PIC ups stake in Group Five amid leadership tussle

Jul 17 2017 16:35
Fin24 and Bloomberg

Cape Town – The Public Investment Corporation (PIC) has raised its stake in Group Five to 20.135%, the JSE-listed construction company said on Monday, edging closer to majority shareholder Allan Gray (25% stake).

This comes as a battle emerges between Allan Gray and the PIC (along with Mazi Capital) about which nonexecutive directors should replace the departing ones, according to City Press.

Group Five told shareholders that Allan Gray had punted bringing back former Group Five CEO Mike Upton and proposing to break up the company, Bloomberg reported on Friday.

Group Five chairperson Philisiwe Mthethwa told City Press on 25 June that the fight between the Group Five board and Allan Gray was ultimately a battle against transformation – and, in particular, against the appointment of a black CEO, Themba Mosai, to head the construction company.

"The PIC can confirm that it has increased its shareholding in Group Five from 19.404% to 20.135% and has reported this to the company as required by section 122 of the Companies Act of 2008 and Regulation 121 of the Companies Act as published in 2011," Deon Botha, head of corporate affairs at PIC, told Fin24 on Monday.

"The change in Group Five shareholding is due to portfolio re-balancing, which the PIC undertakes on continuous basis to ensure that the overall portfolio is in compliance with clients’ mandates, including the specified benchmarks.”

On 12 May, PSG disposed of its 9.98% stake in Group Five.

Group Five said Allan Gray nominated Upton to the board as a non-executive director and has proposed that the South African construction and engineering company be broken up, Bloomberg reported on Friday.

Upton’s return would be “inappropriate” as he led the company “at a time when historical industry behaviour was severely criticised”, Group Five said in a letter to shareholders seen by Bloomberg. The board also disagrees with Allan Gray’s breakup plan and has the support of other investors, the company said.

Upton is one of five new non-executive directors proposed by Allan Gray as part of the Cape Town-based investor’s attempt to force Group Five to change strategy. Shareholders will vote on the appointments at a July 24 meeting, replacing five board members slated to resign. Upton led Group Five for almost eight years through 2014, a period that coincided with the fining of several South African construction companies for collusion over contracts to build stadiums for the 2010 soccer World Cup.
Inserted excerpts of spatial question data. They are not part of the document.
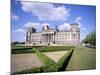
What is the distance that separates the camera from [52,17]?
2.26 meters

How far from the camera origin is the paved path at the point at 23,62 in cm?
210

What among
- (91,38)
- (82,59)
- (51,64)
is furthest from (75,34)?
(51,64)

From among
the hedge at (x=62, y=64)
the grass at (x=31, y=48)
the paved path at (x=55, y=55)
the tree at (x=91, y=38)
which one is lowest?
the hedge at (x=62, y=64)

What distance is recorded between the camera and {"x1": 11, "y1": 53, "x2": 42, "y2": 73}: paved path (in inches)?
82.5

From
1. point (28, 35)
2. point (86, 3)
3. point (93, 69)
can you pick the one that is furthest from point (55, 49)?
point (86, 3)

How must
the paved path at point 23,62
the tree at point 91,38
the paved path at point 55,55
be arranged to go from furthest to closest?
the tree at point 91,38 < the paved path at point 55,55 < the paved path at point 23,62

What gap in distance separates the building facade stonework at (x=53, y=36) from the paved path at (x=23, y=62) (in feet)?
0.56

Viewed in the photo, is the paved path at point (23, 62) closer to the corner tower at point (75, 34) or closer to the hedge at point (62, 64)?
the hedge at point (62, 64)

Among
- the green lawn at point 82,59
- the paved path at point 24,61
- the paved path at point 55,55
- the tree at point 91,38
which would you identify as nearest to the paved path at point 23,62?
the paved path at point 24,61

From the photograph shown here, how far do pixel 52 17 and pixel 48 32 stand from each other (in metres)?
0.20

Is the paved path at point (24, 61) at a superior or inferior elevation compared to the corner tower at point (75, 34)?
inferior

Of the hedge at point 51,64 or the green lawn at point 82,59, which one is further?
the green lawn at point 82,59

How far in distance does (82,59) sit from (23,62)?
2.61 ft

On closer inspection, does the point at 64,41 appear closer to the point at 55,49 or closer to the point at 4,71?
the point at 55,49
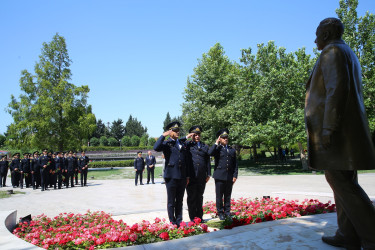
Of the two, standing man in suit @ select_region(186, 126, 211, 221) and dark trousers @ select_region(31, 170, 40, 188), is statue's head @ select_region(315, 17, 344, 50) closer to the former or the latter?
standing man in suit @ select_region(186, 126, 211, 221)

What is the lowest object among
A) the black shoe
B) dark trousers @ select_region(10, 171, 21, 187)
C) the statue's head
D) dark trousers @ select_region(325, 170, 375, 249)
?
dark trousers @ select_region(10, 171, 21, 187)

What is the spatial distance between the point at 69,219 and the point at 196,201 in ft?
10.4

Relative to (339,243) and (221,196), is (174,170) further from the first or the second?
(339,243)

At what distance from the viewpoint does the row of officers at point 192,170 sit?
554 cm

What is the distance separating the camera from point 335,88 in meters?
2.88

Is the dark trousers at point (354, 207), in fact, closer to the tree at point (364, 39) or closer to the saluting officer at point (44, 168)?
the saluting officer at point (44, 168)

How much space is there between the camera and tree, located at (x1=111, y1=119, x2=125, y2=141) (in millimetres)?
99625

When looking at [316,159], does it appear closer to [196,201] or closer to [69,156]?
[196,201]

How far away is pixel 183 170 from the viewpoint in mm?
5621

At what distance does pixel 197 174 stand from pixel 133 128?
98544 millimetres

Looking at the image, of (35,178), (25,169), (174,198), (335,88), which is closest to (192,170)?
(174,198)

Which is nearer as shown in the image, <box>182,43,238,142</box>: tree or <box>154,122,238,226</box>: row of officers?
<box>154,122,238,226</box>: row of officers

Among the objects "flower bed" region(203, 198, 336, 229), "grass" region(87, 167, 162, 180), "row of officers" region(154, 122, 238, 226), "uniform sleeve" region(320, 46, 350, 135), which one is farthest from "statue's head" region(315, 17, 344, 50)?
"grass" region(87, 167, 162, 180)

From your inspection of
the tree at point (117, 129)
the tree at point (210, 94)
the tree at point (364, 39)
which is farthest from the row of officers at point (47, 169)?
the tree at point (117, 129)
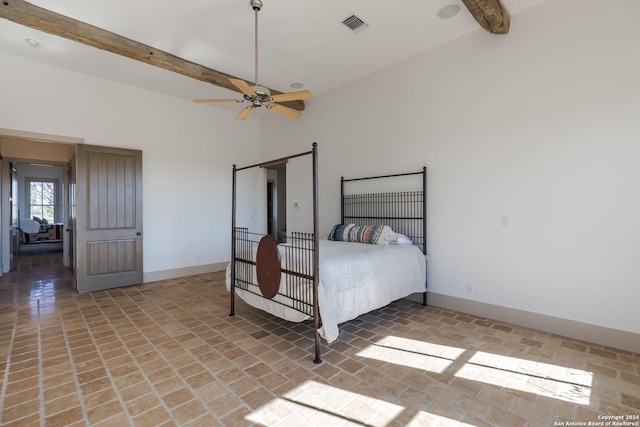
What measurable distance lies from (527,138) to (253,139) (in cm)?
531

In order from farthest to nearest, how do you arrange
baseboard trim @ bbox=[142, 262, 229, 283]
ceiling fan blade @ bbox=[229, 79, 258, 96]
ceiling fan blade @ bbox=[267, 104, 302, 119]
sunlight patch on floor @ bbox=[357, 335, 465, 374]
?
baseboard trim @ bbox=[142, 262, 229, 283], ceiling fan blade @ bbox=[267, 104, 302, 119], ceiling fan blade @ bbox=[229, 79, 258, 96], sunlight patch on floor @ bbox=[357, 335, 465, 374]

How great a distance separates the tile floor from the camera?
1.90 metres

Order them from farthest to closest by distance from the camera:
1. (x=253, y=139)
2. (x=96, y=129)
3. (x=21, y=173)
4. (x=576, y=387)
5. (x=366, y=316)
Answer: (x=21, y=173) < (x=253, y=139) < (x=96, y=129) < (x=366, y=316) < (x=576, y=387)

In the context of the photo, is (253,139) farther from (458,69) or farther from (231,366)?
(231,366)

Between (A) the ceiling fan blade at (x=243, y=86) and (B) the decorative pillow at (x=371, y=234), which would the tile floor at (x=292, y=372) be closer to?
(B) the decorative pillow at (x=371, y=234)

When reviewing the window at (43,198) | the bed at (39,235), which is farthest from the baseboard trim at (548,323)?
the window at (43,198)

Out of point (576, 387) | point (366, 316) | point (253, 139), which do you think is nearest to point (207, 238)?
point (253, 139)

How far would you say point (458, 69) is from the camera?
376 cm

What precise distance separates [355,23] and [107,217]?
465 cm

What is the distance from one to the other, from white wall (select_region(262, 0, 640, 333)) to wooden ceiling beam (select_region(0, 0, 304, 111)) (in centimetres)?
290

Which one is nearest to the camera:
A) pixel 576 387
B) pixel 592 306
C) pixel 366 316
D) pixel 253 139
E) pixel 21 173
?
pixel 576 387

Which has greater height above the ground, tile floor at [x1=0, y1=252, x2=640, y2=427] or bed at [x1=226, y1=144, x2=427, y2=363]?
bed at [x1=226, y1=144, x2=427, y2=363]

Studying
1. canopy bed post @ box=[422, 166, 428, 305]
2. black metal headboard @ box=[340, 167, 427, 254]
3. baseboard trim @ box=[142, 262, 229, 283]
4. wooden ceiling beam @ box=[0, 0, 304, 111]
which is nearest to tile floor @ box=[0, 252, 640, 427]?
canopy bed post @ box=[422, 166, 428, 305]

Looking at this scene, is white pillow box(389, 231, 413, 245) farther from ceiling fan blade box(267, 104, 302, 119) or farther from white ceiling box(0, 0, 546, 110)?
white ceiling box(0, 0, 546, 110)
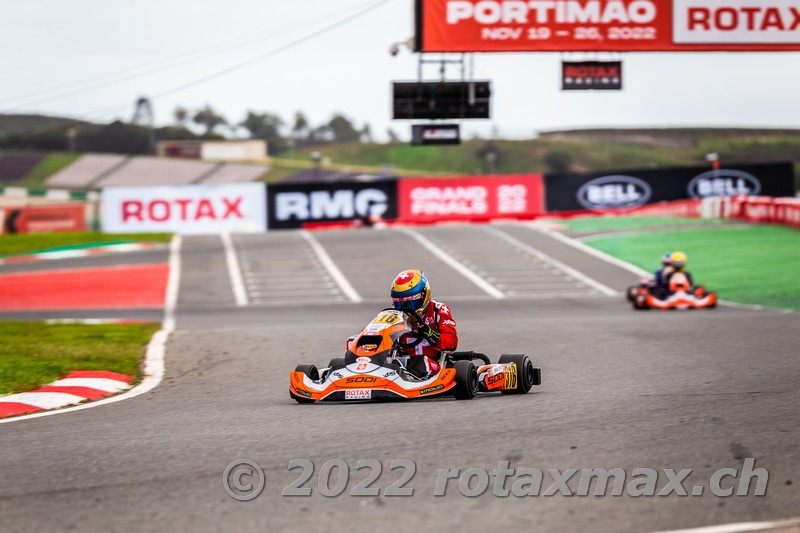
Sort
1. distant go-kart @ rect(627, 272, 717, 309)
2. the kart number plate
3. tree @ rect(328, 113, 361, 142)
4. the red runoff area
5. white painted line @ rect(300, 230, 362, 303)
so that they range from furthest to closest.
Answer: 1. tree @ rect(328, 113, 361, 142)
2. white painted line @ rect(300, 230, 362, 303)
3. the red runoff area
4. distant go-kart @ rect(627, 272, 717, 309)
5. the kart number plate

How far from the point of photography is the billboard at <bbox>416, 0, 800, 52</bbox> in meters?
25.7

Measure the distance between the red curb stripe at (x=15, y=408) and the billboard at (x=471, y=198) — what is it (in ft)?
114

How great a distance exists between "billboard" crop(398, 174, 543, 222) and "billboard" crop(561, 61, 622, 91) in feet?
62.1

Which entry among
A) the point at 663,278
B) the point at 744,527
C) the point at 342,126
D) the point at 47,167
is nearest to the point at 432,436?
the point at 744,527

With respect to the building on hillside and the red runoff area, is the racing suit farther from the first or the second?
the building on hillside

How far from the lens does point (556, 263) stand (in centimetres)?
3375

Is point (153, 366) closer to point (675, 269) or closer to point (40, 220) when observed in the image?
point (675, 269)

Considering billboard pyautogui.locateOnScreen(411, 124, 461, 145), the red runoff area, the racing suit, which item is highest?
billboard pyautogui.locateOnScreen(411, 124, 461, 145)

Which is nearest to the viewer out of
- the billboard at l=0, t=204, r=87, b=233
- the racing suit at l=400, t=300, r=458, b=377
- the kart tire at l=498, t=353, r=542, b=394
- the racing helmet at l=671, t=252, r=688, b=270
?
the racing suit at l=400, t=300, r=458, b=377

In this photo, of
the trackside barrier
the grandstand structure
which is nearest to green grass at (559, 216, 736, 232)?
the trackside barrier

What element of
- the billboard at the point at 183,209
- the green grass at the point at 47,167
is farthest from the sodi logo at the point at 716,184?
the green grass at the point at 47,167

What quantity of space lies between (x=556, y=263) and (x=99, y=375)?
72.5 ft

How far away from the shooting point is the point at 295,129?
151625 mm

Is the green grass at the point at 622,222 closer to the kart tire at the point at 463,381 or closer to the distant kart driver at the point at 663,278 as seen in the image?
the distant kart driver at the point at 663,278
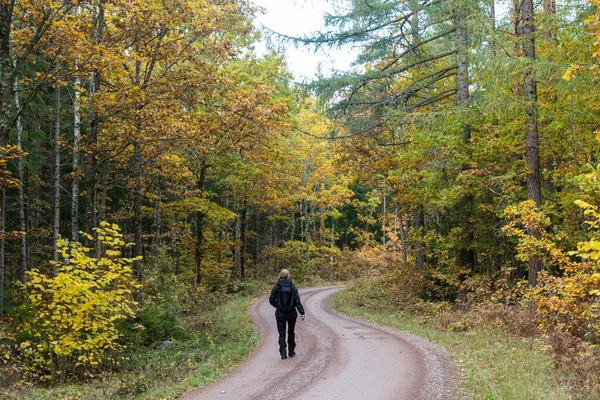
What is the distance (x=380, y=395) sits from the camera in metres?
6.87

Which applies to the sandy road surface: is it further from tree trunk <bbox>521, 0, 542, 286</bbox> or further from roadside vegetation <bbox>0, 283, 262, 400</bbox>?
tree trunk <bbox>521, 0, 542, 286</bbox>

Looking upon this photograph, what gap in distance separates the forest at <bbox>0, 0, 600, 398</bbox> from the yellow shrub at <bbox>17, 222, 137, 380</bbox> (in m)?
0.05

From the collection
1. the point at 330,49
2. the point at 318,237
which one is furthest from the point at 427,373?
the point at 318,237

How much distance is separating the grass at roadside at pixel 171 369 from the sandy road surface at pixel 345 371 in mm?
497

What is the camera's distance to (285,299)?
1005 centimetres

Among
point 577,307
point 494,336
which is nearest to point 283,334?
point 494,336

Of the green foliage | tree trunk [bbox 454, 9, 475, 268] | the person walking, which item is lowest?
the green foliage

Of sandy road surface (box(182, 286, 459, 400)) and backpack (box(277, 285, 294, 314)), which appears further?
backpack (box(277, 285, 294, 314))

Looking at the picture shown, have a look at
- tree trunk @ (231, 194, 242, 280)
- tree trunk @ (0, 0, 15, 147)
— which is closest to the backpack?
tree trunk @ (0, 0, 15, 147)

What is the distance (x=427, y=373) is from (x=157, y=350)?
809 cm

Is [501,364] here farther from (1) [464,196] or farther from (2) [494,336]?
(1) [464,196]

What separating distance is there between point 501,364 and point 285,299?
4540 millimetres

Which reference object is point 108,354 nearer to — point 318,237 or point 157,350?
point 157,350

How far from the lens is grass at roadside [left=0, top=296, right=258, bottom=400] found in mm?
8047
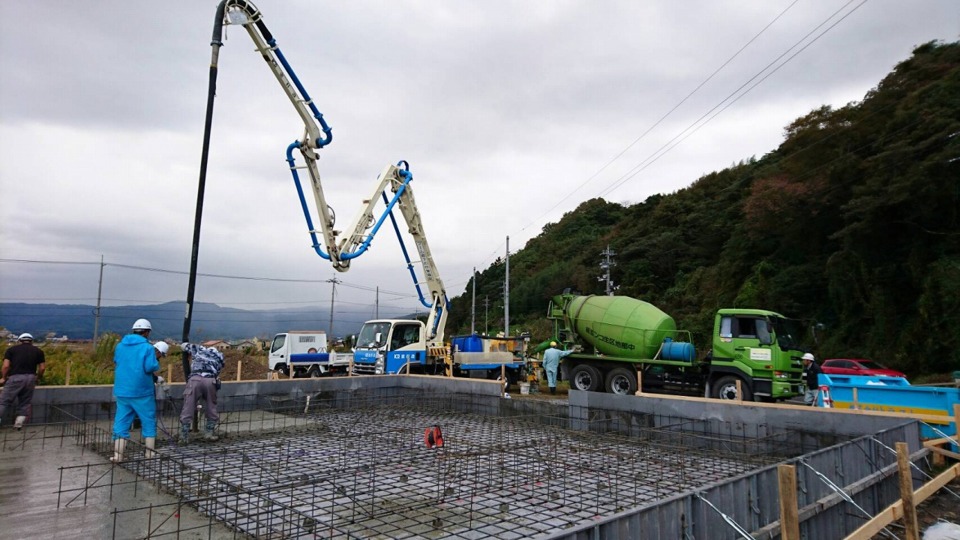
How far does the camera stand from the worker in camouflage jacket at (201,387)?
7039 mm

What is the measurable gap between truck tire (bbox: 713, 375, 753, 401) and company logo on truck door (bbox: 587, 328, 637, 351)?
1.96 m

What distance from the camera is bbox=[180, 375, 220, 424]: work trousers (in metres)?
7.02

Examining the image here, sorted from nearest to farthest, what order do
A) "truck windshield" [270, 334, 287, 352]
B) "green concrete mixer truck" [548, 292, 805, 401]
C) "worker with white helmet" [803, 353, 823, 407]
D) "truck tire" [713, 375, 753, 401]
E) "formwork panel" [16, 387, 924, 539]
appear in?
"formwork panel" [16, 387, 924, 539], "worker with white helmet" [803, 353, 823, 407], "green concrete mixer truck" [548, 292, 805, 401], "truck tire" [713, 375, 753, 401], "truck windshield" [270, 334, 287, 352]

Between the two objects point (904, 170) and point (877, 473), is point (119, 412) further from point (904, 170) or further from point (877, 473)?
point (904, 170)

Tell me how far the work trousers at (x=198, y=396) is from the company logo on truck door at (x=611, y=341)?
27.8ft

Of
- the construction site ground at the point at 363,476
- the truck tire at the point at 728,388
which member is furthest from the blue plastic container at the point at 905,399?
the truck tire at the point at 728,388

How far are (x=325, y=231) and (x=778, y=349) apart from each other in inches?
380

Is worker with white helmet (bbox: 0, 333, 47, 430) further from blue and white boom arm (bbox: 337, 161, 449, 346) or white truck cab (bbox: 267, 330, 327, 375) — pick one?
white truck cab (bbox: 267, 330, 327, 375)

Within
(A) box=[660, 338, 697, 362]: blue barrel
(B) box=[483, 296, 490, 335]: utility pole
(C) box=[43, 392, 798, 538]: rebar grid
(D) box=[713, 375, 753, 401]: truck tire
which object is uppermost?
(B) box=[483, 296, 490, 335]: utility pole

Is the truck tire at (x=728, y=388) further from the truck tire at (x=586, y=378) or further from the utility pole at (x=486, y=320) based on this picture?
the utility pole at (x=486, y=320)

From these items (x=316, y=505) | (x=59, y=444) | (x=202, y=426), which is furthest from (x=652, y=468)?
A: (x=59, y=444)

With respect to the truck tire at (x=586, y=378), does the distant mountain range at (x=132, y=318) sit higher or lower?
higher

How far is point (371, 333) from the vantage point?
14711mm

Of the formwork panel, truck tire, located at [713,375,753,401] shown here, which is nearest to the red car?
truck tire, located at [713,375,753,401]
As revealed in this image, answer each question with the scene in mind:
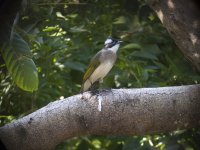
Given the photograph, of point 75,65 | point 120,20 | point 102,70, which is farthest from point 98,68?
point 120,20

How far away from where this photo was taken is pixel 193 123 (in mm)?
3646

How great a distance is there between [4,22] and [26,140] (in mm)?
1041

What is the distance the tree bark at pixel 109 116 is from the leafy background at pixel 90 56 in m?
0.35

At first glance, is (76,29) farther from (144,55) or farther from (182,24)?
(182,24)

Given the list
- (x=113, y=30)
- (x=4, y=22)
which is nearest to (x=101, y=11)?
(x=113, y=30)

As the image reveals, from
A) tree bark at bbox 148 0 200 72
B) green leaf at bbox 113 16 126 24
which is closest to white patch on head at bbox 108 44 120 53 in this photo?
green leaf at bbox 113 16 126 24

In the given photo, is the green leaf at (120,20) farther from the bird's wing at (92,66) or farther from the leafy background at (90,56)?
the bird's wing at (92,66)

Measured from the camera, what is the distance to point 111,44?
502cm

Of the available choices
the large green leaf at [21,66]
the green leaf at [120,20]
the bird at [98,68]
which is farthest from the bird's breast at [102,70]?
the large green leaf at [21,66]

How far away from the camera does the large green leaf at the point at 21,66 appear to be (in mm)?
3434

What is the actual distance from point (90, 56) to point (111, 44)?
227 mm

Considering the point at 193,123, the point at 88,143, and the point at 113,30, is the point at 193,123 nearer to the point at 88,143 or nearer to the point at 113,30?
the point at 88,143

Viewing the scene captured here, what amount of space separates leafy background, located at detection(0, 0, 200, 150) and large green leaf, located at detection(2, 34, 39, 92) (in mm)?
486

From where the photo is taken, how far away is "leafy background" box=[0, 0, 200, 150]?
4.32 m
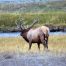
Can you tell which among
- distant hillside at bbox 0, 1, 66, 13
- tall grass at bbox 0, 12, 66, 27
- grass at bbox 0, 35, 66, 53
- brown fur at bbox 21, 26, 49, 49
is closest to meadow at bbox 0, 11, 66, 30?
tall grass at bbox 0, 12, 66, 27

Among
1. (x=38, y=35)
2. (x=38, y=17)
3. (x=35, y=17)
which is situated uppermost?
(x=38, y=35)

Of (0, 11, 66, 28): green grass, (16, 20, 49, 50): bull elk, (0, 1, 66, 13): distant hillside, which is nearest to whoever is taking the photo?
(16, 20, 49, 50): bull elk

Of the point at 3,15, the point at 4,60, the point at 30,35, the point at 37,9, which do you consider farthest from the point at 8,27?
the point at 4,60

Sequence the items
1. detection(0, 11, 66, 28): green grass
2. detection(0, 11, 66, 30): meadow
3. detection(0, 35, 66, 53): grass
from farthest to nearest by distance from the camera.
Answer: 1. detection(0, 11, 66, 28): green grass
2. detection(0, 11, 66, 30): meadow
3. detection(0, 35, 66, 53): grass

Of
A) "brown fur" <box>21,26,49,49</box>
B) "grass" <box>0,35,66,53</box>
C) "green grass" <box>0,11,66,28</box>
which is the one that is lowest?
"green grass" <box>0,11,66,28</box>

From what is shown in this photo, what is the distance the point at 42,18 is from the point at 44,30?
32.1m

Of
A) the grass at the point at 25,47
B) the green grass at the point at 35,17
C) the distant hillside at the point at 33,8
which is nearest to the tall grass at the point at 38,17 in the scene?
the green grass at the point at 35,17

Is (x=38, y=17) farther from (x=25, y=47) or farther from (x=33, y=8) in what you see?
(x=25, y=47)

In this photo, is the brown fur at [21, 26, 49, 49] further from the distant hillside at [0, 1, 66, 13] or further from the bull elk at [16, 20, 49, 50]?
the distant hillside at [0, 1, 66, 13]

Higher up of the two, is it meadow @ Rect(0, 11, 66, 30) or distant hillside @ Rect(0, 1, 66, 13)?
meadow @ Rect(0, 11, 66, 30)

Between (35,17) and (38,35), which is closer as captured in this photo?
(38,35)

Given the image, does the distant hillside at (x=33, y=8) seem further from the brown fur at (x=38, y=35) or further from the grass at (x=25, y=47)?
the brown fur at (x=38, y=35)

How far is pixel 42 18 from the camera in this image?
5297cm

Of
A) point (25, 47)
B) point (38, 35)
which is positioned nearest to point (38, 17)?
point (25, 47)
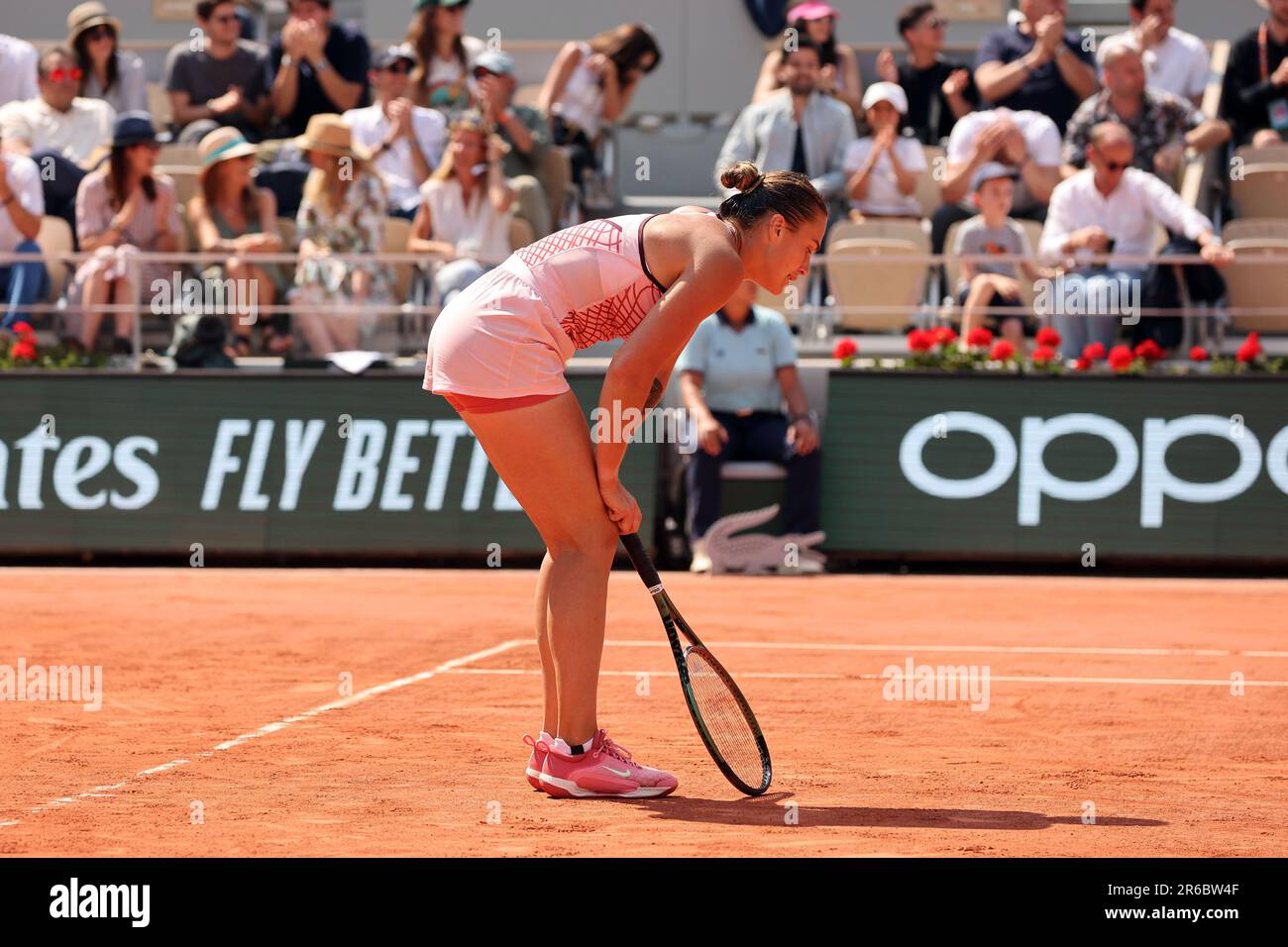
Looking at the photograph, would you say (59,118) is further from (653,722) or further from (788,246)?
(788,246)

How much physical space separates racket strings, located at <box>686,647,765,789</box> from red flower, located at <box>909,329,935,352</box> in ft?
23.9

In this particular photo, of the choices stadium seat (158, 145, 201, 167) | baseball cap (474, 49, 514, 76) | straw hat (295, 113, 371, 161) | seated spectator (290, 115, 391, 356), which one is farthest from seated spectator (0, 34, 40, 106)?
baseball cap (474, 49, 514, 76)

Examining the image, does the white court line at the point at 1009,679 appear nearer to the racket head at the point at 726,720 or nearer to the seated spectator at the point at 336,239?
the racket head at the point at 726,720

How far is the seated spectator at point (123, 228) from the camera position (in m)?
13.0

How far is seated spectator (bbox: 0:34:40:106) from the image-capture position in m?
16.0

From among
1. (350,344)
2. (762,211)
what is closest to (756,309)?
(350,344)

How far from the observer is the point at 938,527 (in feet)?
40.7

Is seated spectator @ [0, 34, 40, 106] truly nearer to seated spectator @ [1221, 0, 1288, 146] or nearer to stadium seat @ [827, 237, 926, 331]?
stadium seat @ [827, 237, 926, 331]

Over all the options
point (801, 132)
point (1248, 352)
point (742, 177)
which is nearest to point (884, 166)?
point (801, 132)

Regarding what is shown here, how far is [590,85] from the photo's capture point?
1562cm

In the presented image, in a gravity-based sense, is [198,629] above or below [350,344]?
below

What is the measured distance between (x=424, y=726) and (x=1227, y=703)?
3.16m

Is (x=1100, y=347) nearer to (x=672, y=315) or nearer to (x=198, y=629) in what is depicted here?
(x=198, y=629)

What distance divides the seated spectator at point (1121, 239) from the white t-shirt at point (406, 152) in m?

“It is odd that the board does not favour the appointment of Mike Upton – we think few non-executives could add as much value to the group,” Andrew Lapping, chief investment officer of Allan Gray, said in emailed comments. “Mike led the group through the early and intense internal investigation into historic industry behaviours, the results of which were used by the Competition Commission in designing their industry-wide investigation and amnesty program.”

Stock halved

Group Five shares declined 0.5% to R18.74 at the close in Johannesburg on Friday, extending the year’s drop to 24%. By 16:00 on Monday, the share price was up 0.26% at R19.53 a share.

The stock has more than halved in the past three years as sluggish economic growth in South Africa led to a slowdown in infrastructure and construction projects. The company announced the departure of CEO Eric Vemer on February 22, to be replaced on a temporary basis by Mosai, and later said it would reorganise its businesses, leading to job cuts.

It’s “natural” for the board to oppose the recommendations made by Allan Gray, Avior Capital Markets analyst Roelof Brand said by phone, adding that the intervention may nevertheless be what’s needed to address Group Five’s under-performance.

As an alternative to Allan Gray’s five nominations, Group Five has proposed a further four non-executive directors for shareholders to vote on. Two were nominated by the Public Investment Corp., Africa’s biggest money manager, and two by Johannesburg-based Mazi Capital.

“Allan Gray does not have an agenda with regards to Group Five’s strategy, we want an independent board with the relevant skills that will protect and grow value for all stakeholders,” Lapping said.